:: EXCERPT

U.S. Department of Transportation
Federal Highway Administration


Subject: INFORMATION: Federal-aid Eligibility for Long-Term Management Activities in Wetland and Natural Habitat Mitigation

Date: October 3, 2008

(Original signed by)

From: April L. Marchese
Director, Office of Natural and Human Environment

Reply to Attn. Of.: HEPN-30

To: Division Administrators
Federal Lands Highway Division Engineers
Directors of Field Services
Resource Center Managers

The purpose of this memorandum is to clarify FHWA guidance on funding long-term management activities for wetland and natural habitat mitigation where compensatory mitigation is provided through purchase of credits in a mitigation bank or in-lieu fee program. Specifically, it emphasizes that upfront costs included in mitigation bank or in-lieu fee program credit purchases associated with maintaining the ecological function and preservation of the mitigation area over the long-term are eligible costs for reimbursement under the Federal-aid Highway program.

::::
:: RECORD EXTRACTS

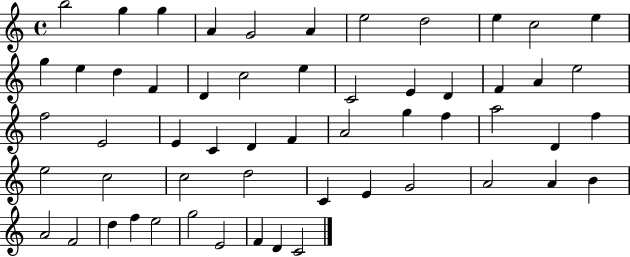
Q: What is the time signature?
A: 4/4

::::
:: RECORD EXTRACTS

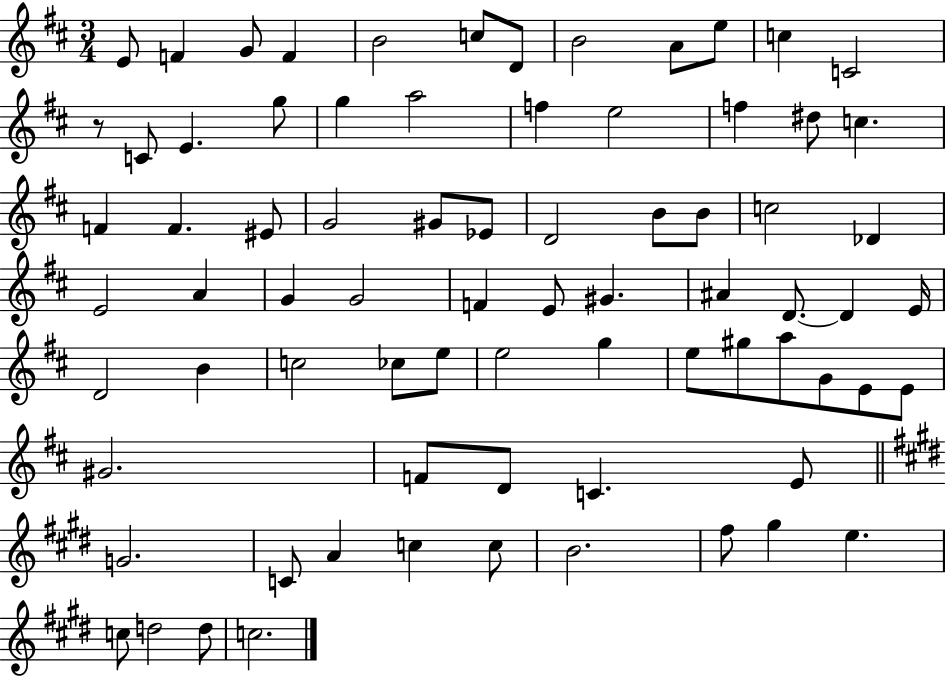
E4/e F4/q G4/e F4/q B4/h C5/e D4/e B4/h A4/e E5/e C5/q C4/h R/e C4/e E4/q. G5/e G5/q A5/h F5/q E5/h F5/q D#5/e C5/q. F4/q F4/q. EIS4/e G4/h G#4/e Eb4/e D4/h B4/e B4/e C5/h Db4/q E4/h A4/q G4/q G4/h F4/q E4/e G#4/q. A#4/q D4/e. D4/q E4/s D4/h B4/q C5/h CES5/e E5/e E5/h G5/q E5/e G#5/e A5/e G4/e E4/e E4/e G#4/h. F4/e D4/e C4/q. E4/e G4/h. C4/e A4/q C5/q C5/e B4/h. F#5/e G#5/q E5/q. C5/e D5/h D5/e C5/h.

::::
:: RECORD EXTRACTS

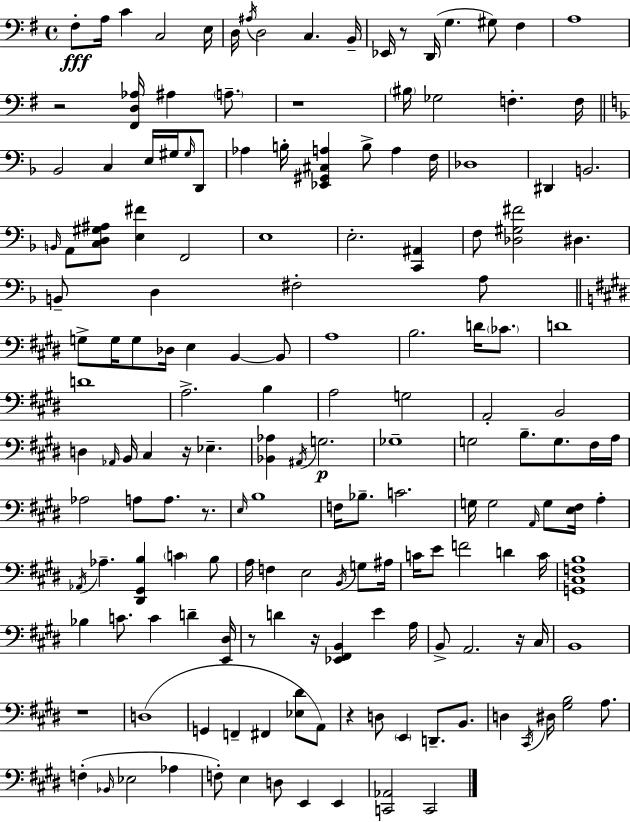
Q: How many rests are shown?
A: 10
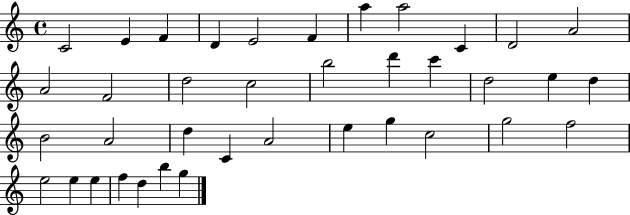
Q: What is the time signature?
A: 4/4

::::

TASK PROMPT
Per the FHWA memo on wetland mitigation, which upfront costs in mitigation bank or in-lieu fee credit purchases are eligible for reimbursement under the Federal-aid Highway program?

EXERCISE OUTPUT
Costs associated with maintaining the ecological function and preservation of the mitigation area over the long term.